PROBLEMS TO SOLVE:
[1] According to the IMDb datasets page, what character set are the dataset files in?
[2] Carry on the IMDb datasets page from the point where it stops.

TEXT EXTRACT:
IMDb Datasets

Subsets of IMDb data are available for access to customers for personal and non-commercial use. You can hold local copies of this data, and it is subject to our terms and conditions. Please refer to the Non-Commercial Licensing and copyright/license and verify compliance.

Data Location

The dataset files can be accessed and downloaded from https://datasets.imdbws.com/. The data is refreshed daily.

IMDb Dataset Details

Each dataset is contained in a gzipped, tab-separated-values (TSV) formatted file in the UTF-8 character set. The first line in each file contains headers that describe what is in each column. A ‘\N’ is used to denote that a particular field is missing or null for that title/name. The available datasets are as follows:

title.basics.tsv.gz - Contains the following information for titles:

  • tconst (string) - alphanumeric unique identifier of the title
  • titleType (string) – the type/format of the title (e.g. movie, short, tvseries, tvepisode, video, etc)
  • primaryTitle (string) – the more popular title / the title used by the filmmakers on promotional materials at the point of release
  • originalTitle (string) - original title, in the original language
  • isAdult (boolean) - 0: non-adult title; 1: adult title.

PROVIDED INFORMATION:
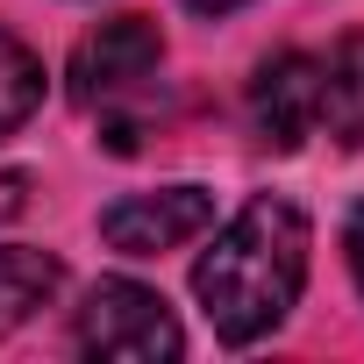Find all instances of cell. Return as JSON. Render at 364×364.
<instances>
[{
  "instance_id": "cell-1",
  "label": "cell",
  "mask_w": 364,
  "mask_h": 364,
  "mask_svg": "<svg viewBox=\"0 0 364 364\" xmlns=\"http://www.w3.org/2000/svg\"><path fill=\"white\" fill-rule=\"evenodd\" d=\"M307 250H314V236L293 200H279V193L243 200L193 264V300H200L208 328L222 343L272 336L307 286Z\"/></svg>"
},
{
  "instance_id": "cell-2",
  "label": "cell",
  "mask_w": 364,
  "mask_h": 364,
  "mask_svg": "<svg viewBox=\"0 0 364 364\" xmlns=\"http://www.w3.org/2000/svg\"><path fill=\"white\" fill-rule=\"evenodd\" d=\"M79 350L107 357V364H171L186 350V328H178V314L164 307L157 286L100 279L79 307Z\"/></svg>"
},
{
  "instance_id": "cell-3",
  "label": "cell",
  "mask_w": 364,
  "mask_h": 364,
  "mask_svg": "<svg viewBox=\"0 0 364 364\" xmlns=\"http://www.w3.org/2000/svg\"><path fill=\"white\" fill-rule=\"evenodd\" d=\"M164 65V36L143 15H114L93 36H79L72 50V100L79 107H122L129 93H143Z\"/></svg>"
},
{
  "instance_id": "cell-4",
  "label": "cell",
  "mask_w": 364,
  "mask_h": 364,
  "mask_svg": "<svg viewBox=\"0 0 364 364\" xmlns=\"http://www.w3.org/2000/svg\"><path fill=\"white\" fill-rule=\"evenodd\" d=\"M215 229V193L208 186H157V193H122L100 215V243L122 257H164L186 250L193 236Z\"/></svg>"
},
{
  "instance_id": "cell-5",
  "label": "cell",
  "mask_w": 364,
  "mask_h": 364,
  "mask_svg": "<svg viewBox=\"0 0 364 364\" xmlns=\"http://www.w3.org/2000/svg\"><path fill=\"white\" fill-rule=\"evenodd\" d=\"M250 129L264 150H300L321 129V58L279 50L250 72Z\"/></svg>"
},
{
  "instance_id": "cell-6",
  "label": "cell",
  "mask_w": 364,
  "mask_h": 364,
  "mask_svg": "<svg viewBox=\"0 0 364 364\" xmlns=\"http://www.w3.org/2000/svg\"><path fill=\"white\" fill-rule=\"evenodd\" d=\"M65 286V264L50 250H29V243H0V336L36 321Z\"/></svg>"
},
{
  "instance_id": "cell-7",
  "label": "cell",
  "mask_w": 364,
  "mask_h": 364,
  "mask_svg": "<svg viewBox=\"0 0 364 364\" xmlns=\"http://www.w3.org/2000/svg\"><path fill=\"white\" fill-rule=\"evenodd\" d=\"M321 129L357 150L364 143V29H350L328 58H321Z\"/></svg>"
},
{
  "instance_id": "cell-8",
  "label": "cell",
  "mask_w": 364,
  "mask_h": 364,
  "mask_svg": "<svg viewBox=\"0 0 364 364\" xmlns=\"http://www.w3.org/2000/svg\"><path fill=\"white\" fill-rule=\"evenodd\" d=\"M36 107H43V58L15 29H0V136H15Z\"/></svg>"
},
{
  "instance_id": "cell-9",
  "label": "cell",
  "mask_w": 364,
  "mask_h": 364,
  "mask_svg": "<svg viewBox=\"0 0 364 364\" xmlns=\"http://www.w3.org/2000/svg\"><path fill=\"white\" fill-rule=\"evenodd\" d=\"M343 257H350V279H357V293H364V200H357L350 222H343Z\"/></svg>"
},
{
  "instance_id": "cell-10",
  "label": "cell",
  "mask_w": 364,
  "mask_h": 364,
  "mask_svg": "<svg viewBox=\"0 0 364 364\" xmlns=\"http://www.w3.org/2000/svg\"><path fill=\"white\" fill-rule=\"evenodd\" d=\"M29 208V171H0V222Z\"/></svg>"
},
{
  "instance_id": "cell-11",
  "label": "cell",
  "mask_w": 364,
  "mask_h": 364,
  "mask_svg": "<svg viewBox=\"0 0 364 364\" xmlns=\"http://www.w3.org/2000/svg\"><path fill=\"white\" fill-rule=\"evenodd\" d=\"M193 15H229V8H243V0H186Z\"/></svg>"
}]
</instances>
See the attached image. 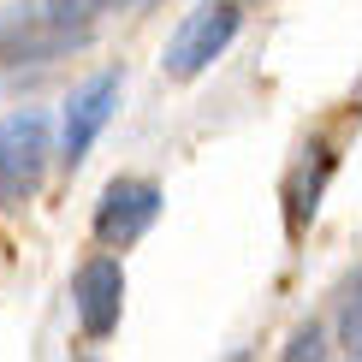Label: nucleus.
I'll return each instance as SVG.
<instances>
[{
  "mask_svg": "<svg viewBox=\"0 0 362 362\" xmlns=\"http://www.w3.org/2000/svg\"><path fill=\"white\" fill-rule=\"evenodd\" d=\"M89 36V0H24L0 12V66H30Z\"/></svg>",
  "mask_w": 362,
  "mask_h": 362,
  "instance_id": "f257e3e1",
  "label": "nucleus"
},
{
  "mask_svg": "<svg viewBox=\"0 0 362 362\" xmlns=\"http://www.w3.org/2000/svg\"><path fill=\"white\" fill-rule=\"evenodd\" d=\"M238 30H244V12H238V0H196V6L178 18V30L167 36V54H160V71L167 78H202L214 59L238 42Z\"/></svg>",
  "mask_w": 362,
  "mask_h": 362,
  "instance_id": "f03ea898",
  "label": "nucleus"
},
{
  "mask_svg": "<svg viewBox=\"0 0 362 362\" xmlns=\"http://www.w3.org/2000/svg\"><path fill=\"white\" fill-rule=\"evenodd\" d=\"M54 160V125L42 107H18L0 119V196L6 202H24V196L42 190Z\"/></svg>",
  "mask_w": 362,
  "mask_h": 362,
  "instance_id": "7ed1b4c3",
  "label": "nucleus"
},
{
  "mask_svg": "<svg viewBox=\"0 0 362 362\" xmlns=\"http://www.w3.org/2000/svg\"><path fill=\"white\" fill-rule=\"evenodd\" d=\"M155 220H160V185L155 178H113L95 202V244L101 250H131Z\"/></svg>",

ANSWER LIST:
[1] UTF-8.

[2]
  • startYear (YYYY) – represents the release year of a title. In the case of TV Series, it is the series start year.
  • endYear (YYYY) – TV Series end year. ‘\N’ for all other title types
  • runtimeMinutes – primary runtime of the title, in minutes
  • genres (string array) – includes up to three genres associated with the title
title.crew.tsv.gz – Contains the director and writer information for all the titles in IMDb. Fields include:
  • tconst (string)
  • directors (array of nconsts) - director(s) of the given title
  • writers (array of nconsts) – writer(s) of the given title
title.episode.tsv.gz – Contains the tv episode information. Fields include:
  • tconst (string) - alphanumeric identifier of episode
  • parentTconst (string) - alphanumeric identifier of the parent TV Series
  • seasonNumber (integer) – season number the episode belongs to
  • episodeNumber (integer) – episode number of the tconst in the TV series.
title.principals.tsv.gz – Contains the principal cast/crew for titles
  • tconst (string)
  • principalCast (array of nconsts) – title’s top-billed cast/crew
title.ratings.tsv.gz – Contains the IMDb rating and votes information for titles
  • tconst (string)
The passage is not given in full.